Zimbabwe: Six provinces face severe food shortages
By Nangayi Guyson – Harare – Zimbabwe which has been facing serious economic problems of inflation which was rated as the second worst inflation spike in history, behind the hyper inflationary crisis of Hungary in 1946, is now facing Humanitarian crisis with at least six of 10 provinces facing severe food shortages, and the government has ordered the country’s grain marketing board (GMB) to send grain to the affected areas, a state daily said on Monday.
“The GMB is holding on to 270 000 metric tons and have to start helping our people,” Agriculture Minister Joseph Made told The Herald newspaper. More than two million people in Zimbabwe, or close to one-fifth of the southern African country’s population, are in need of food aid, the Red Cross said.
A government crop assessment carried out in January found that the country had more than two million hectares of maize planted, up from 1.8 million last year, and was expecting to harvest 1.7 million tonnes.
The United Nations has appealed for $415m to feed 1.7 million people this year until the harvest starts in May. This year Zimbabwe received normal rains at the beginning of the year, but some crops have been written off following a dry spell between February and March.
Since 2000, the southern African nation has faced successive years of food shortages that coincided with controversial land reforms launched by long-time President Robert Mugabe to seize nearly 4 000 white-owned farms for redistribution to landless blacks.
In December 2009 the Red Cross appealed for 38.4 million Swiss francs ($36.8 million Cdn) in funds to continue an emergency food operation begun in 2008 to support more than 200,000 particularly vulnerable people in the region.

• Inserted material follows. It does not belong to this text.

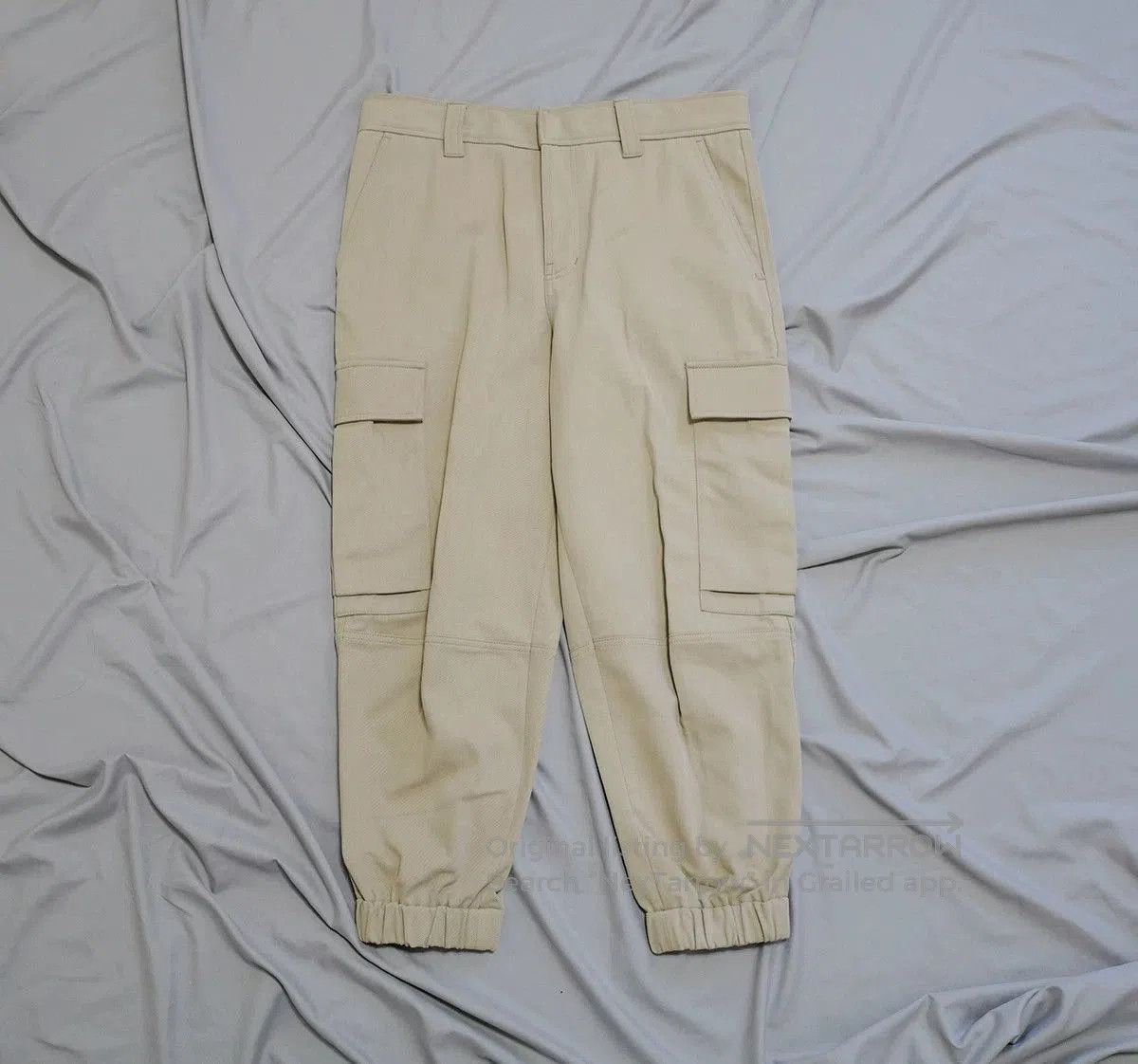 AMI ami paris cargo taper pants for stylish comfort. Size US 26 / EU 42 - 2 Thumbnail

Critics of long time ruler President Robert Mugabe have blamed the food shortages on measures he introduced in 2000, when thousands of white-owned farms were handed over to landless blacks, seizures Mugabe argued were necessary to resettle blacks kicked off their land during British colonization. Although the land reform programme has been judged to be successful there is still speculation that it has been the cause of the downfall of the economy.
Critics said the policy left much of the best farmland unused, as resettled farmers did not have the proper equipment, supplies and seed to keep production at previous levels.
Mugabe has blamed his country’s plight on sanctions placed against his government, though Western countries say those sanctions target only Mugabe and his top aides.